Stored data entries:
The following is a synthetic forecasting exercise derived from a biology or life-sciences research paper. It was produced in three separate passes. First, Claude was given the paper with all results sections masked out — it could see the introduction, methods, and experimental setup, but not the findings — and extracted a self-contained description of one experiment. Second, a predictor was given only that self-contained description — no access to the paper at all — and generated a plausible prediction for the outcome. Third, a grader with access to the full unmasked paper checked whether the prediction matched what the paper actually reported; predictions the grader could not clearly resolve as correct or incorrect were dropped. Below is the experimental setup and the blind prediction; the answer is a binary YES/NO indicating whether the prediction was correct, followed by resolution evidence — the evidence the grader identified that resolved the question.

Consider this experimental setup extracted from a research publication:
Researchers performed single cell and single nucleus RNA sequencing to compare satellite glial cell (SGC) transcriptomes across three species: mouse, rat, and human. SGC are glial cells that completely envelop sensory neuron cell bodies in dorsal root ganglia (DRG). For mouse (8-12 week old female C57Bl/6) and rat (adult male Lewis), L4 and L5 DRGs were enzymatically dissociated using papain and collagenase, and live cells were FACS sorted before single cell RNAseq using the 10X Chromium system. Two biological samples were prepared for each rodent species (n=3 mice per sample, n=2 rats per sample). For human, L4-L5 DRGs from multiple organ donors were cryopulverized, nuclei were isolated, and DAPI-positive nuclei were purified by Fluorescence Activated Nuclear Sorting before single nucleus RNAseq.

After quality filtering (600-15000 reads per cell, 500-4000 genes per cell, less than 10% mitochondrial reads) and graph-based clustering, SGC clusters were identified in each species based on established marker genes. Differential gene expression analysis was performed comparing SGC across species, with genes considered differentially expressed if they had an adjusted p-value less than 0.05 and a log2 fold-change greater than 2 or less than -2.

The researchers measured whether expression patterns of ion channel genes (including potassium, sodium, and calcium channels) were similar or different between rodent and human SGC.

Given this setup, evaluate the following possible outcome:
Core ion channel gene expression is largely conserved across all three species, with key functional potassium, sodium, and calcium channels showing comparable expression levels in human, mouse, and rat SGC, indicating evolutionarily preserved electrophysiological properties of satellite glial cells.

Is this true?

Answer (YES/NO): NO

| Aim of the task |
Write out each entry exactly, and omit nothing.

| Answer to this problem |
The following is a synthetic forecasting exercise derived from a biology or life-sciences research paper. It was produced in three separate passes. First, Claude was given the paper with all results sections masked out — it could see the introduction, methods, and experimental setup, but not the findings — and extracted a self-contained description of one experiment. Second, a predictor was given only that self-contained description — no access to the paper at all — and generated a plausible prediction for the outcome. Third, a grader with access to the full unmasked paper checked whether the prediction matched what the paper actually reported; predictions the grader could not clearly resolve as correct or incorrect were dropped. Below is the experimental setup and the blind prediction; the answer is a binary YES/NO indicating whether the prediction was correct, followed by resolution evidence — the evidence the grader identified that resolved the question.

Consider this experimental setup extracted from a research publication:
Researchers performed single cell and single nucleus RNA sequencing to compare satellite glial cell (SGC) transcriptomes across three species: mouse, rat, and human. SGC are glial cells that completely envelop sensory neuron cell bodies in dorsal root ganglia (DRG). For mouse (8-12 week old female C57Bl/6) and rat (adult male Lewis), L4 and L5 DRGs were enzymatically dissociated using papain and collagenase, and live cells were FACS sorted before single cell RNAseq using the 10X Chromium system. Two biological samples were prepared for each rodent species (n=3 mice per sample, n=2 rats per sample). For human, L4-L5 DRGs from multiple organ donors were cryopulverized, nuclei were isolated, and DAPI-positive nuclei were purified by Fluorescence Activated Nuclear Sorting before single nucleus RNAseq.

After quality filtering (600-15000 reads per cell, 500-4000 genes per cell, less than 10% mitochondrial reads) and graph-based clustering, SGC clusters were identified in each species based on established marker genes. Differential gene expression analysis was performed comparing SGC across species, with genes considered differentially expressed if they had an adjusted p-value less than 0.05 and a log2 fold-change greater than 2 or less than -2.

The researchers measured whether expression patterns of ion channel genes (including potassium, sodium, and calcium channels) were similar or different between rodent and human SGC.

Given this setup, evaluate the following possible outcome:
Core ion channel gene expression is largely conserved across all three species, with key functional potassium, sodium, and calcium channels showing comparable expression levels in human, mouse, and rat SGC, indicating evolutionarily preserved electrophysiological properties of satellite glial cells.

Is this true?

Answer (YES/NO): NO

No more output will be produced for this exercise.